Confiar la censura preventiva de los comportamientos sociales a una oficina administrativa supone, por tanto, cargar a la Administración con tareas completamente ajenas a su naturaleza, lo que no haría sino ampliar la ya de por sí espantosa brecha entre Administración y sociedad civil que produce la actual normativa. Y si, según algunos jueces, debemos considerar ilícita cualquier apreciación crítica de nuestro patrimonio artístico, sepan que -¡si no despertamos! - podremos expresar educadas dudas sobre la virginidad de la Madonna, pero no podríamos decir en público "¡Qué feo es el David!“, ”¡La Venus/Santanché de Botticelli parece un chamán!“, ”¡El Coliseo parece un diente cariado medio falso!", como escribió tranquilamente Cederna sobre el Mausoleo de Augusto.
Es hora de que el mundo del arte también dé un golpe.
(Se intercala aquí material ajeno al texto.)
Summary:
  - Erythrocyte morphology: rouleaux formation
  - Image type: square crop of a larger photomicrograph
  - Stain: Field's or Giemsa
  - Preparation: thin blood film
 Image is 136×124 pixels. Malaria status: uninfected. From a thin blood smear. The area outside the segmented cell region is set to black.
Y de que por fin nos demos cuenta de que si las imágenes son la proyección inmaterial de un bien material que está debidamente protegido en su fisicidad, el problema de la protección de las imágenes del patrimonio cultural sencillamente no existe: es el propio concepto el que no funciona. Es algo que recuerda a la indisolubilidad del matrimonio o a la defensa asesina del honor conyugal: obscuridades previstas por la ley y luminosamente desechadas por una sociedad adulta.
Esta contribución se publicó originalmente en el nº 20 de nuestra revista Finestre sull’Arte sobre papel. Pulse aquí para suscribirse.
Advertencia: la traducción al español del artículo original en italiano se ha realizado mediante herramientas automáticas. Nos comprometemos a revisar todos los artículos, pero no garantizamos la ausencia total de imprecisiones en la traducción debidas al programa. Puede encontrar el original haciendo clic en el botón ITA. Si encuentra algún error, por favor contáctenos.